Acts of terrorism have traditionally sought specific outcomes, such as the ending of an occupation, a war or to achieve a change of government. None of these have been claimed for the Brussels and Paris attacks, and Belgium had left the anti-Islamic State bombing campaign last year.
What continues, however, to be forgotten about terrorist attacks is they are almost always designed to produce a backlash. This backlash is in turn intended to further alienate previously less disaffected groups. If Islamist terrorists want to boost their numbers, what can be portrayed as an anti-Muslim crackdown is their best recruiting tool.
The response by police and other agencies in areas such as Molenbeek has already led to many locals feeling as though they are under siege. This feeling of siege is now likely to deepen.
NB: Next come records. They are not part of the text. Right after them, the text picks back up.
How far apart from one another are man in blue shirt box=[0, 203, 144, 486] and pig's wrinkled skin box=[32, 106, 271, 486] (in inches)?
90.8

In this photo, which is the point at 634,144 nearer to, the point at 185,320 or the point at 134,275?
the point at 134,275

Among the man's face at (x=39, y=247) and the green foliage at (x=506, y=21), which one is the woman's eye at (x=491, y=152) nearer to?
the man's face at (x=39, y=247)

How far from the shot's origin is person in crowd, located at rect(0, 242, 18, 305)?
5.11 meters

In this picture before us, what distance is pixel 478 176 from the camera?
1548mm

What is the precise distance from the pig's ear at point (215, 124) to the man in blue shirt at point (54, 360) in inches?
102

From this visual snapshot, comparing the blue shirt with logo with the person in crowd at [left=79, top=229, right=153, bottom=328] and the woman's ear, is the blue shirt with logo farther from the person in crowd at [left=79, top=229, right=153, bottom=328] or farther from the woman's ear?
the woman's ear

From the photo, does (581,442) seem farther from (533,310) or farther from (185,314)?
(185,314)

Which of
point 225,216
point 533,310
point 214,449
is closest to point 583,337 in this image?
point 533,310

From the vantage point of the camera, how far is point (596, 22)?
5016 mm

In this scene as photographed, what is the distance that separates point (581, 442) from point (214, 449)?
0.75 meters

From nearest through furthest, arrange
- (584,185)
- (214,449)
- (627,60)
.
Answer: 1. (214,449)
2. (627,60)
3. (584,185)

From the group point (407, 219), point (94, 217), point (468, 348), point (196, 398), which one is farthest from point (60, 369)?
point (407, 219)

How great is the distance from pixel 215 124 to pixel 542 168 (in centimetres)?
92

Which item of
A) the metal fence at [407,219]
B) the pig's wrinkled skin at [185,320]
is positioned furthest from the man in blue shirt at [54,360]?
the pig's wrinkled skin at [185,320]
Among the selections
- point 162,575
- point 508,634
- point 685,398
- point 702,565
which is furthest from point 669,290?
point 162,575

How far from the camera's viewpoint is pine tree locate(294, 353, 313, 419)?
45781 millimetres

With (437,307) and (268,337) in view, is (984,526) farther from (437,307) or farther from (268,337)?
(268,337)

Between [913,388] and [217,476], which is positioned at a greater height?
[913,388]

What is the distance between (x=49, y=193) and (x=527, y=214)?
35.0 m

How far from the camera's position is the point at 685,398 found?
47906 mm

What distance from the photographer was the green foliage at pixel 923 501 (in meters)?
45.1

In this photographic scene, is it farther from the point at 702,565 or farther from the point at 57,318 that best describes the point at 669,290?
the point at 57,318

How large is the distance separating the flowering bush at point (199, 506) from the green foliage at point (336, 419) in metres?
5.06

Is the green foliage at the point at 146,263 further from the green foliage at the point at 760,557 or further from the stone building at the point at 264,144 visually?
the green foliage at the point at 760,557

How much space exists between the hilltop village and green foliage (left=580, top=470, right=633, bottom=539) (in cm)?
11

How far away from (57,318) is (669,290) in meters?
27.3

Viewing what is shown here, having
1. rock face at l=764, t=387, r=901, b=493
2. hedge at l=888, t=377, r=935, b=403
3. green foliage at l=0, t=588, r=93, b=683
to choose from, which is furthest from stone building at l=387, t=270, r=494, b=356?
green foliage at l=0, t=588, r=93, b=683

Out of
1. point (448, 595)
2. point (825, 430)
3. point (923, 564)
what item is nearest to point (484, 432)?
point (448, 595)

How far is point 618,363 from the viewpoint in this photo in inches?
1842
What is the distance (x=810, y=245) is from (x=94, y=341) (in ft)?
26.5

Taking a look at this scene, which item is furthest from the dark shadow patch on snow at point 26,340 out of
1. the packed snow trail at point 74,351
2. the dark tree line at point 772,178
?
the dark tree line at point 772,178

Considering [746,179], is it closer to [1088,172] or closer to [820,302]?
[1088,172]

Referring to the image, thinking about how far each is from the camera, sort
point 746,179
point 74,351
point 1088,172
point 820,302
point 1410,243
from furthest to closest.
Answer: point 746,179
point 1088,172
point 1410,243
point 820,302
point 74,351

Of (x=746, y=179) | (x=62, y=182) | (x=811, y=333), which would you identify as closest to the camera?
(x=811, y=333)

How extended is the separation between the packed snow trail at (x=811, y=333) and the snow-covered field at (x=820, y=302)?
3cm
Added to a populist anti-Muslim sentiment in many European countries, in large part spurred by events such as the Brussels and Paris attacks, many European Muslims feel they are being pushed into an ‘us versus them’ situation, regardless of their desire for such division.
This then goes to what has been termed as a battle for the heart and soul of Islam, between what outsiders term ‘moderate’ and ‘radical’ Muslims. This is complicated by a belief within Islam that an attack on a Muslim because of their religion equates to an attack on the religion itself and therefore an attack on all Muslims. All ‘good’ Muslims must, therefore, unite to the cause.
Violent Islamists are, globally, growing in number and influence. The more they exercise that influence the more the West reacts, further increasing the logic of their attraction as a, perhaps the only, viable alternative in an ‘us versus them’ environment.
This then provides fertile ground for recruiting to the battlefields of Syria and Iraq, as it had in Afghanistan. It also helps construct a narrative that posits a fundamentalist iteration of Islam as, eventually, the ‘solution’ for all Muslims.
While this is fantasist nonsense, roundly rejected by the overwhelming majority of Muslims both in Western countries and elsewhere, this simple radical solution retains appeal for a small minority. And the greater the negative response, through security crack-downs and rejectionist political policies and movements, the more rational the appeal of that ‘solution’ seems.
The Islamist terrorists have had the upper hand in the ‘war on terror’ from the outset. That is because the more there are negative responses to their behavior, the more they win susceptible recruits to their cause.
There is no simple answer to dealing with this problem. But understanding its internal processes is a start.